▶ _AIM OF THE TASK_
Can you change every "snowbank" in these items to "snow pile" and repeat them with nothing else altered?

▶ _Records_

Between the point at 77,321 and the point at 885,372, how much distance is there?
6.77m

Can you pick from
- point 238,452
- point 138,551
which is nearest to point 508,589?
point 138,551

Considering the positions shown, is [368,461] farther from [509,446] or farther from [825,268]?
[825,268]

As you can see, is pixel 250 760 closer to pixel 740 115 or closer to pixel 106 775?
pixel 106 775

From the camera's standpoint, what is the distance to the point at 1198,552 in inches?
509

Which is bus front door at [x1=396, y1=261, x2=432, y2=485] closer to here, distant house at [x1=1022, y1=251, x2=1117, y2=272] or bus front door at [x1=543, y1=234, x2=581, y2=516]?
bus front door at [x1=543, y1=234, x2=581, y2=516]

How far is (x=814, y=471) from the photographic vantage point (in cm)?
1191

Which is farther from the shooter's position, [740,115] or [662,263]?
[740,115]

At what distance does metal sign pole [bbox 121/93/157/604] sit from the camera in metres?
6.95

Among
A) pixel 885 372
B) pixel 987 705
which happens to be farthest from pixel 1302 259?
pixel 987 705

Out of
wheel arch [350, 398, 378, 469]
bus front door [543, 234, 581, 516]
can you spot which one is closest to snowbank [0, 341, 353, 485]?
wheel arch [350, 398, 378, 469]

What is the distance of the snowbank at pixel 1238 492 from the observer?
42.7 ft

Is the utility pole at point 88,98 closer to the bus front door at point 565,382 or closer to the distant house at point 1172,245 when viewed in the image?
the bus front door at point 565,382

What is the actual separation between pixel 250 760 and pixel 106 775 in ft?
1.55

▶ _REPLY TO THE TASK_
Between the point at 77,321 and the point at 885,372, how much distance is there?
6.77m

Can you pick from
- point 238,452
- point 138,551
which is nearest to point 508,589?
point 138,551

Considering the positions shown, is [368,461] farther from [509,446] or farther from [825,268]?
[825,268]

As you can see, is pixel 250 760 closer to pixel 740 115 or closer to pixel 106 775?
pixel 106 775

From the camera's standpoint, what is the distance to the point at 1198,552 in inches?
509

Which is bus front door at [x1=396, y1=261, x2=432, y2=485] closer to here, distant house at [x1=1022, y1=251, x2=1117, y2=272] or bus front door at [x1=543, y1=234, x2=581, y2=516]?
bus front door at [x1=543, y1=234, x2=581, y2=516]

How far is (x=814, y=471) from the photographic vantage point (in cm)?
1191

Which is farther from the shooter's position, [740,115] or [662,263]?
[740,115]

At what distance does metal sign pole [bbox 121/93/157/604] sit from the camera in metres?
6.95

Among
A) pixel 885 372
B) pixel 987 705
which happens to be farthest from pixel 1302 259?
pixel 987 705

Out of
wheel arch [350, 398, 378, 469]
bus front door [543, 234, 581, 516]
can you spot which one is closest to snow pile [0, 341, 353, 485]?
wheel arch [350, 398, 378, 469]

What is the distance of the snow pile at pixel 1238 492 from the observer?
42.7 ft

Is the utility pole at point 88,98 closer to the bus front door at point 565,382 or closer to the distant house at point 1172,245 when viewed in the image?
the bus front door at point 565,382

What is the actual separation between pixel 250 760 and pixel 106 775 in ft?
1.55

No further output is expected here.